REPUBLIKA.CO.ID, JAKARTA -- Ibnu Asakir mentakhrij dari Julhumah bin Arfathah, ia berkata, "Ketika aku tiba di Makkah, orang-orang sedang dilanda musim paceklik. Orang-orang Quraisy berkata, 'wahai Abu Thalib, lembah sedang kekeringan dan kemiskinan melanda, marilah kita berdoa meminta hujan'."
Maka Abu Thalib keluar bersama seorang anak kecil yang seolah-olah wajahnya adalah matahari yang membawa mendung, yang menampakan awan sedang berjalan pelan-pelan.
Di sekitar Abu Thalib juga ada beberapa anak kecil lainnya. Abu Thalib memegang anak kecil itu dan menempelkan punggungnya ke dinding Kabah. Jari-jemari Abu Thalib memegangi anak itu.
Kemudian, langit yang tadinya bersih dari mendung, tiba-tiba saja mendung itu datang dari segala penjuru. Kemudian menurunkan hujan yang sangat deras, sehingga lembah-lembah terairi dan ladang-ladang menjadi subur.
Abu Thalib mengisyaratkan peristiwa hal ini dalam syair yang dibacakannya, "Putih berseri meminta hujan dengan wajahnya, penolong anak yatim dan pelindung wanita janda."

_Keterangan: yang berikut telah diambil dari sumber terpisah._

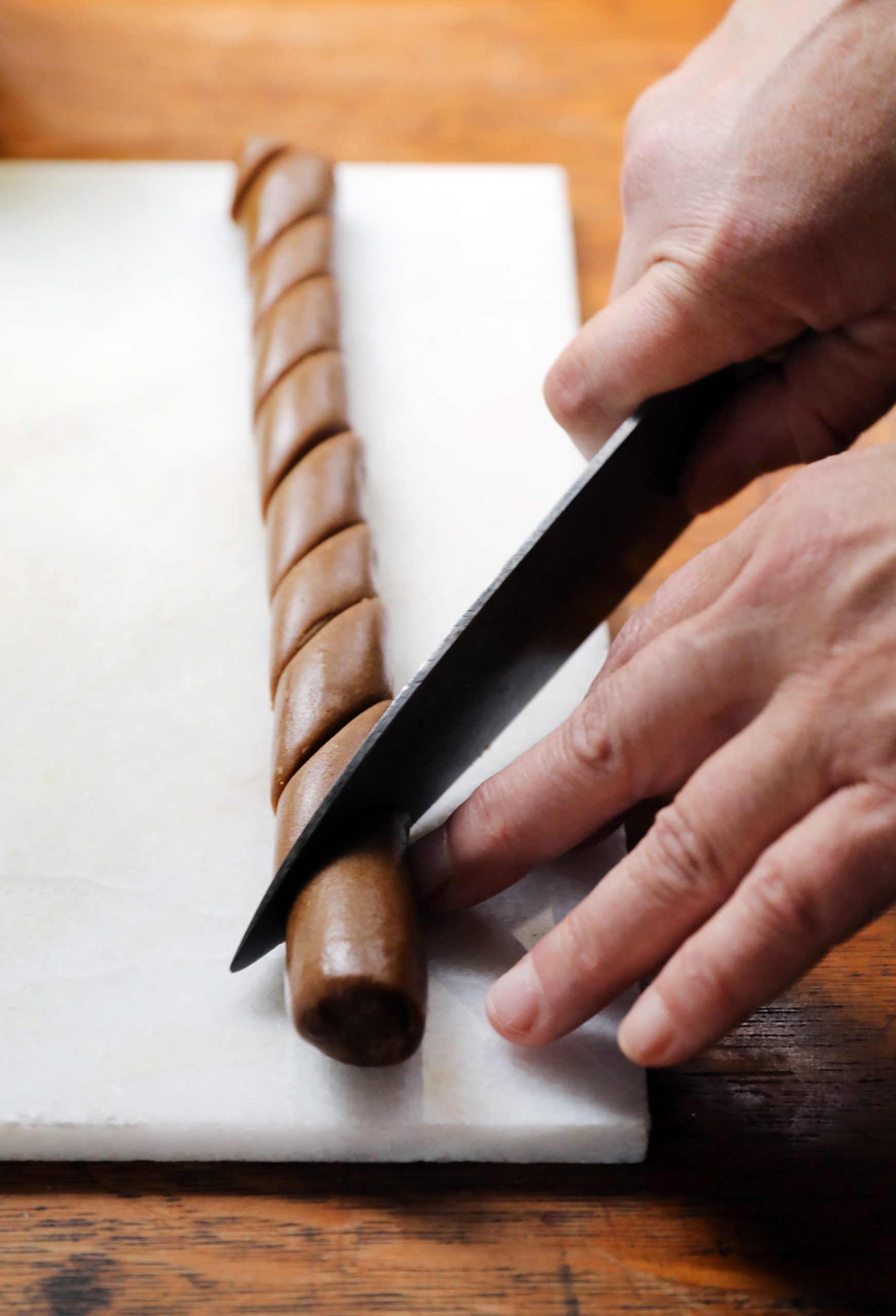 Roll of gingerbread peppernut dough being cut diagonally into diamonds on white cutting board.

Anak kecil yang dibawa Abu Thalib adalah Nabi Muhammad SAW. Nabi Muhammad SAW sewaktu kecil sudah menampakan tanda-tanda Kerasulannya.

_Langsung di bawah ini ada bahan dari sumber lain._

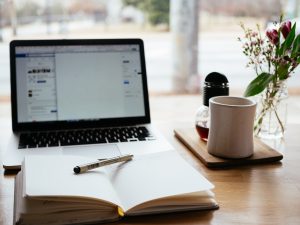 An open laptop with a pen and paper and a cup of coffee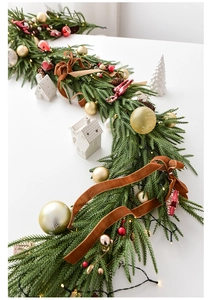 Detail of Norfolk pine garland with red gold baubles, velvet ribbon and LED lights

Dikutip dari Sirah Nabawiyah yang ditulis Syekh Shafiyyurrahman Al-Mubarakfuri, diterjemahkan Kathur Suhardi, diterbitkan Pustaka Al-Kautsar, 2012.

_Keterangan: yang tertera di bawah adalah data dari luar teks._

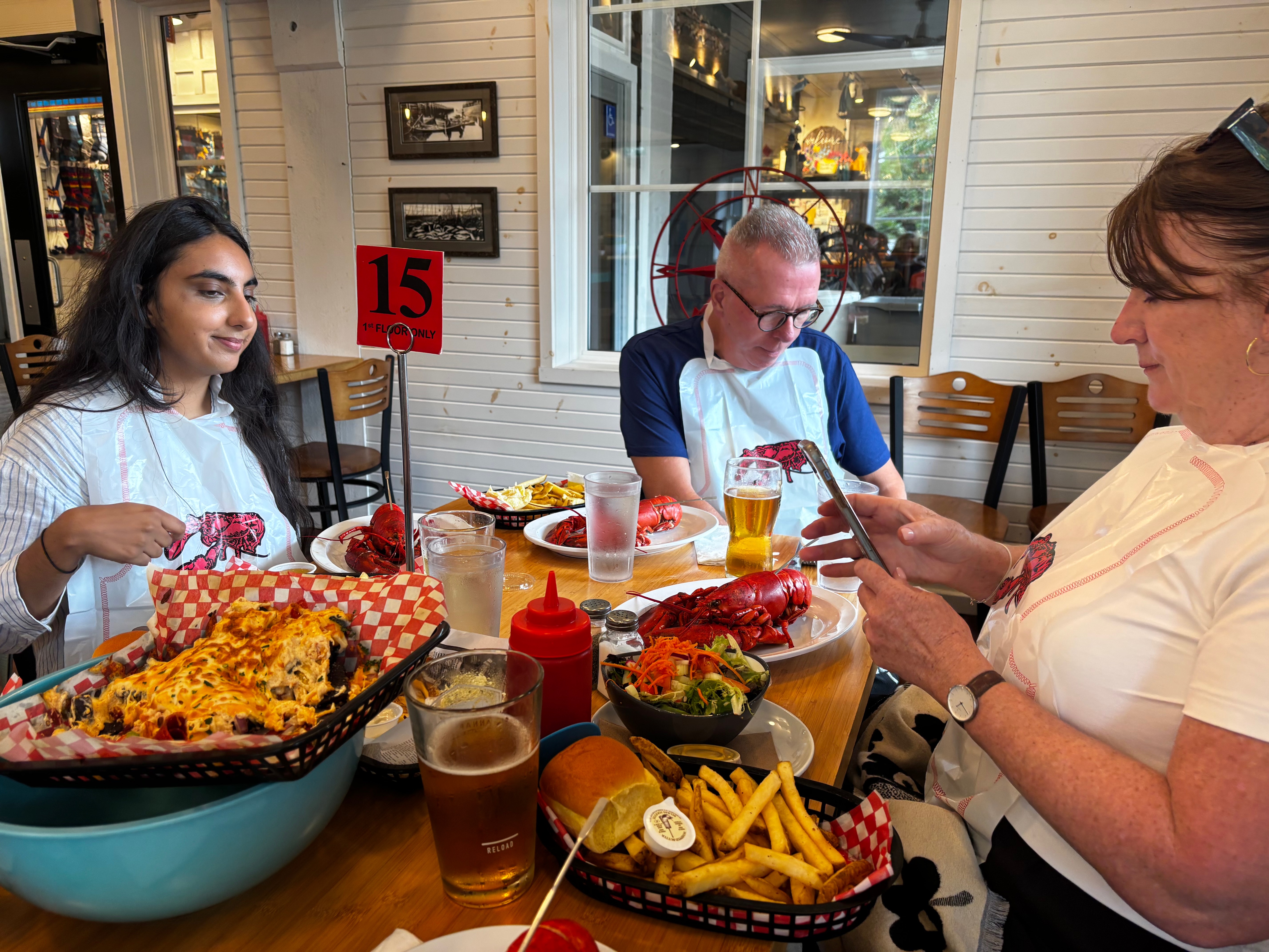 A group shuck lobster at the Halls Harbour Lobster Pound.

Dalam riwayat lain, ketika Nabi Muhammad SAW sudah diangkat menjadi Rasulullah. Beliau pernah melaksanakan Shalat Istisqa yakni shalat sunnah yang dilaksanakan untuk meminta kepada Allah SWT agar diturunkan hujan.
Suatu hari dikisahkan Nabi Muhammad SAW memerintahkan semua kaum Muslimin mengikutinya, termasuk para perempuan yang sedang haid. Ketika Nabi Muhammad SAW dan penduduk Kota Madinah melakukan shalat minta hujan, sebelum doa selesai, mendung tiba kemudian turunlah hujan.
Riwayat lain menyebutkan, pada suatu ketika, Nabi Muhammad SAW melaksanakan khutbah Idul Fitri terlalu panjang, sehingga para jamaah gelisah karena terik Matahari. Lalu datanglah mendung atau awan tebal yang menutupi sinar Matahari hingga acara selesai.
Untuk mengingatkan peristiwa ini dibangunlah sebuah masjid yang diberi nama Masjid Ghamamah, yang berarti awan atau mendung. Masjid ini terletak di arah barat daya Masjid Nabawi, sekitar 500 meter dari Masjid Nabawi.